My colleagues know me as a quadruple A personality, Italian New Yorker and surgeon, with whom you don’t have to read between the lines during a conversation. So, you can understand why she wouldn’t want me at home 7 days a week.
‘Nothing supplants experience’
My generation of baby boomers has eschewed retirement at age 65 years. It seems if you are mentally alert and physically capable, you can continue to make major contributions to your occupation.
But what about giving the next generation a chance to move up the occupational/academic ladder, especially in medicine?

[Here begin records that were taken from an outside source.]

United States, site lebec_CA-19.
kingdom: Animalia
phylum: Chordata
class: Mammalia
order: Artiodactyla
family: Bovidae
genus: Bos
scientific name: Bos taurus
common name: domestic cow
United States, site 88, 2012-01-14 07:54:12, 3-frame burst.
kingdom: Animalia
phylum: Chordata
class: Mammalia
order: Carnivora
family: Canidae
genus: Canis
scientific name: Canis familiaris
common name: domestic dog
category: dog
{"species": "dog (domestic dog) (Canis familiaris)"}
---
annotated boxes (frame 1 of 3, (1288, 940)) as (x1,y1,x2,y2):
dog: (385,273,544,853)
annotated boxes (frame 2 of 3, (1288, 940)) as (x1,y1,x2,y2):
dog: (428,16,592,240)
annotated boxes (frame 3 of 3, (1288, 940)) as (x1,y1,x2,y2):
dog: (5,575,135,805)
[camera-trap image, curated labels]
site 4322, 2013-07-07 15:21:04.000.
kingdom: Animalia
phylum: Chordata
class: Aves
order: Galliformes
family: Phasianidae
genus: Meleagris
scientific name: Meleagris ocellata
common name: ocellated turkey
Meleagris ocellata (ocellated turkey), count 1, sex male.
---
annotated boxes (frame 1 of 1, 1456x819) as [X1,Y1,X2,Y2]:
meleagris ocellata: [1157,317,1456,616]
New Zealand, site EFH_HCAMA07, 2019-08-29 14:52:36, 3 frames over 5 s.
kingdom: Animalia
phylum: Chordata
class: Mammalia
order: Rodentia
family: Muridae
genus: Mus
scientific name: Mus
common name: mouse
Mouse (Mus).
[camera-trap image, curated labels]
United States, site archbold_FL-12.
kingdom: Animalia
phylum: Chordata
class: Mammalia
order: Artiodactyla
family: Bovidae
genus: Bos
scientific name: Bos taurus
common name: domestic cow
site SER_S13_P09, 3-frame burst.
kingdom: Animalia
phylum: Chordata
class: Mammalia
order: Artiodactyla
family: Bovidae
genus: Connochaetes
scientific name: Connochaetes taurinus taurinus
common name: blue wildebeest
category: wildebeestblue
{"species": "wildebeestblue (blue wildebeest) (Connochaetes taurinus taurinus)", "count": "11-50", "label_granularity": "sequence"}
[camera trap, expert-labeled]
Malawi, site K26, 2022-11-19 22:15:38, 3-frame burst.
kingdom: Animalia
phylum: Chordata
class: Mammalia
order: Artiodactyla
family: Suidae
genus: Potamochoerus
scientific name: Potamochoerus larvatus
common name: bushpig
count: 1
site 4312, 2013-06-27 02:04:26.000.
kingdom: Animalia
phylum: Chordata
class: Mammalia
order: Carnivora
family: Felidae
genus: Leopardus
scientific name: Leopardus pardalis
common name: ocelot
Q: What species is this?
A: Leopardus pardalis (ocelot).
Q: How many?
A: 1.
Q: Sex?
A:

Usually, succeeding generations are smarter (although, in my opinion, the jury is still out on millennials).
Many academic institutions realize that they can’t replace experience, and so, upon “retirement,” an individual becomes professor emeritus and can play a major role in the education of young trainees, serve on an institutional review board or scientific review committee, or help with philanthropic efforts. These are just a few examples of many.
Often in my career, I have experienced a heated discussion between individuals at a surgical morbidity and mortality conference abruptly end when a professor emeritus makes a comment based upon his/her experience, and nothing further needs to be said. Again, nothing supplants experience, especially in medicine.
That medical experience can be very valuable to young physicians and is one of the qualities of mentorship. A mentor guides individuals to become not only the best physician they can be, but also the best citizen.
As a mentor, I have always emphasized that it is not how hard you work, but rather what you have accomplished. The key to this is time management, which mentors devote a considerable amount of effort for trainees to learn.
Retiring at the top of your game
I told myself many times throughout my young surgical career that I would retire at the top of my career, which I thought would be around age 65 years.
I remember when Bob Cousy, the definitive point guard for the Boston Celtics who was known as the “Houdini of the Hardwood,” retired at what some would consider the top of his game. In response, people said that they wished he would stay on for a few more years.
The same is true of Al McGuire, the coach of the Marquette University basketball team, after he won his first and only NCAA national basketball championship in 1977. Instead of returning the next year, he retired, saying there was nothing further to accomplish. An NCAA basketball championship was the ultimate goal.
There is a satisfaction in retiring at the “top of your game” rather than hearing hallway chatter like, “Haven’t they been here long enough,” or, “Shouldn’t they have retired years ago?” I haven’t experienced that yet, but I also haven’t been walking the hallways much these days with COVID-19 still around.
Nevertheless, for me the thrill and challenge of building cancer programs, working with talented and motivated individuals, and continuing to teach young trainees made age 65 fly by. That 25-year mentor I mentioned above once told me that as you get older, time goes quicker. I didn’t understand that until I looked back at this year.
So, what does it all come down to?
Along with HemOnc Today’s Chief Medical Editor for Oncology, Derek Raghavan, MD, PhD, the thrill of building unique hybrid academic-community cancer centers with the hopeful goal of being recognized by the NCI as a designated cancer center keeps us going at a strong pace.
Maybe the next time the two of us talk, we will decide how much longer we will remain in practice.
Until then, both of us will just keep on truckin’!